After the anaerobic digestion involvement in waste management, several attempts have been made for the biogas yields enhancement. The implementation of methanogenic effluent (digestate) recirculation has been proposed as an alternative for the pH adjustment in two-stage reactors, leading to decreased alkali solution requirements, which could subsequently reduce operational costs. In the current study, a mixture of 40–60% (w/w) fruits/vegetable waste-disposable nappies hydrolysate was valorized through the anaerobic digestion process. The digestate recirculation rate (RR) optimization took place in a continuous acidogenic reactor, followed by the two-stage system operation under various experimental conditions. Particularly, the RRs of 0-0.25-0.5-0.75-1 were tested, indicating up to 208% H2 production increase (RR0.25). The single- and two-stage configurations comparison followed, under the hydraulic retention time (HRT) of 25 d, while the two-stage operation was evaluated for pH adjustment (5.5) not only with alkali solution but also with the applied RR0.5 (reduced alkali solution requirements compared to RR0.25). During the two-stage system operation under RR, additional scenarios were investigated regarding the HRTmethanogenic reduction and the pH adjustment, while using exclusively digestate. Although the RR implementation seems promising, the digestate alkalinity content can significantly determine the system's efficiency.

> **SUPPLIED INFORMATION**
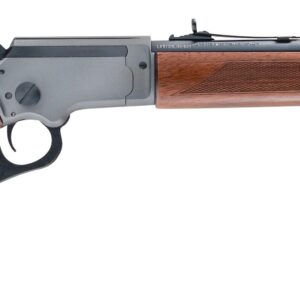 Chiappa Firearms LA322 Deluxe Takedown .22 LR lever-action rifle with 18.5-inch barrel and adjustable sights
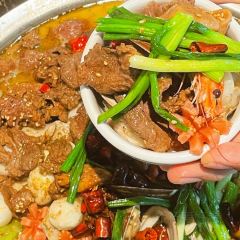 PUFF S.E.A(福大怡山青年创新创业中心店) User Photo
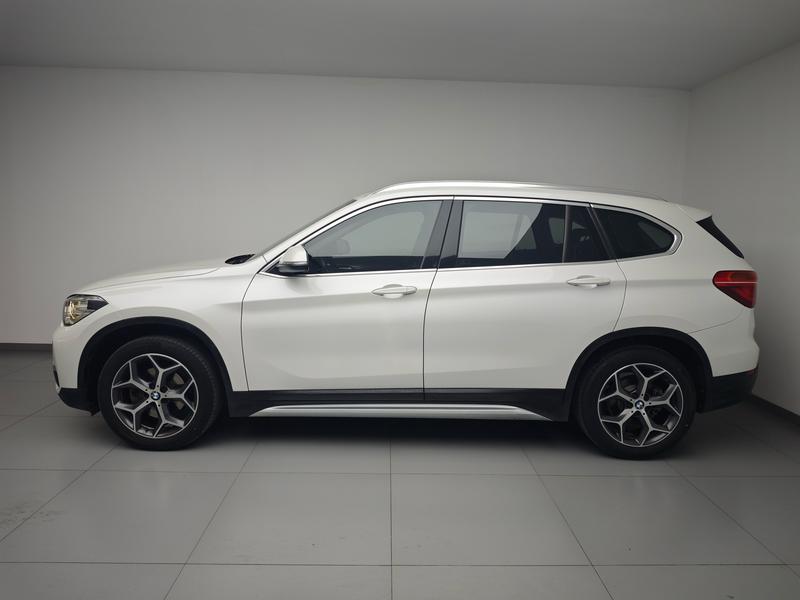 BMW BMW X1 2019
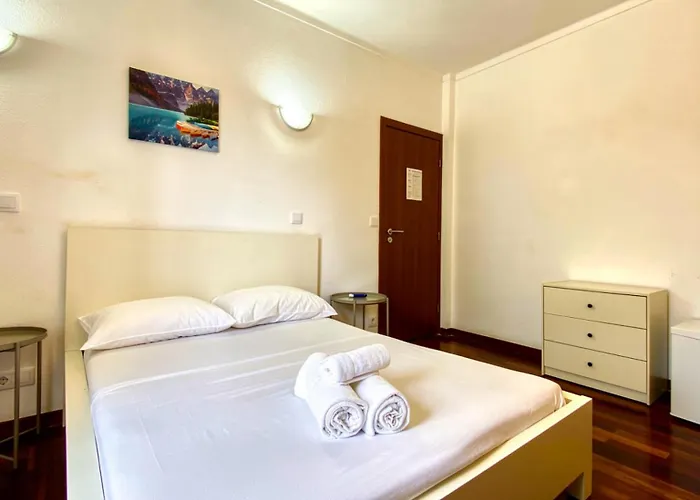 Sir Manuel - Unidade Sao Vicente *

> **EXERCISE**
Pick up the passage on digestate recirculation after its final sentence and continue it. The material here plays no part in what follows.

> **RESULT FOR THIS EXERCISE**
Suggested Citation

  • Tsigkou, Konstantina & Sventzouri, Eirini & Zafiri, Constantina & Kornaros, Michael, 2023. "Digestate recirculation rate optimization for the enhancement of hydrogen production: The case of disposable nappies and fruit/vegetable waste valorization in a mesophilic two-stage anaerobic digestio," Renewable Energy, Elsevier, vol. 215(C).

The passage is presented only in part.